**** Source text
Main idea of this algorithm is when site i wants to execute CS, it sends a request message to every other site. If site i does not receive the token within a timeout, it sends “Tokenlost?” message to every other site. Then it waits of another timeout period to receive reply for this message from other sites. From the information collected from the replies, it finds out the site j which executed CS most recently and requests it to generate a new token. When site j receives this request to generate a new token, it generates a new token if necessary and sends it to the site k to which it had sent the original token most recently. If site i does not receive the token within another timeout period (this may be repeated failure of sites and/or loss of messages), then it sends “Tokenlost?” massage to every other site again and initiates the process of the generation of new token all over again. The determination of the site which executed the CS most recently is done by keeping a count of the total number of times the CS has been executed by all the sites and passing that information along with the token and also records the site id to which it had most recently sent the token.
Suppose in this algorithm, when a site i detects the loss of the token, it sends “token_lost?” message to every other site and collects reply from them. From the reply messages site i comes to know that site j had executed CS most recently. Then site i informs site j to generate a new token. When site j receives this request, it generates a new token and sends it to the site k to which it had sent the original token most recently. Finally site k sends the new token to site i. In this algorithm if site k fails again the token generation process is repeated after a predefined timeout period. But the major drawback of this algorithm if site k fails, site i will not get the token until site k is repaired.
Figure describes the problem of this algorithm. Here where site k failed, after executing the CS and site i is interested for execute CS. After a timeout period site i will send “token-lost?” message to all other sites and corresponding to this request all other non-failure sites will send local token-copy information. Using this information site i knows that site j had executed CS most recently. Finally site i inform site j to generate a token. When site j receives this request, it generates a new token and sends it to site k which it had ent the original token most recently, but site k is failed. So, token generation process is not completed until site k comes up.
********
■ Job A ■
Copy the passage on regenerating a lost token word for word, starting at the words "Figure describes the" and ending after "k comes up.".
■ Job B ■
Write the next part of the passage on regenerating a lost token, picking up right after its last sentence.
The lines after this passage are from an unrelated source.
**** Information shown
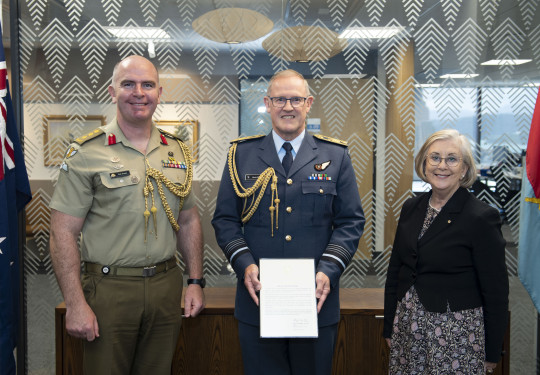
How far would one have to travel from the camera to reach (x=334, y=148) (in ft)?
6.70

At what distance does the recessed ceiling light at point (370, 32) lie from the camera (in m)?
2.74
********
■ Result A ■
Figure describes the problem of this algorithm. Here where site k failed, after executing the CS and site i is interested for execute CS. After a timeout period site i will send “token-lost?” message to all other sites and corresponding to this request all other non-failure sites will send local token-copy information. Using this information site i knows that site j had executed CS most recently. Finally site i inform site j to generate a token. When site j receives this request, it generates a new token and sends it to site k which it had ent the original token most recently, but site k is failed. So, token generation process is not completed until site k comes up.

■ Result B ■
In their algorithm an underlying dynamic logical structure is used on the communication network. Requesting processes are logically arranged, by their requests, as a rooted tree. As a request from node i travels along the path from node i to the root node, node i becomes the new parent of each node on the path, except for itself. Thus, node i becomes the new root node of the tree. Neither the nodes nor the token needs to maintain a queue of pending requests. This queue is implicitly maintained by the state of each node in the system. Each node keeps two integer variables, LAST and NEXT. The former indicates the last node from which a request was received and the neighbor node in the path to the root to which this node will send a request message the next time it wants to enter its critical section. NEXT indicates the node to which the token will be granted after this node leaves its critical section.
When a node i want to enter its critical section (CS) and LASTi<> i (node i is not holding the token), it sends a request to node LASTi, it sets LASTi: =i, and waits for the token to arrive. If it has the token or the token arrives, it enters its CS directly.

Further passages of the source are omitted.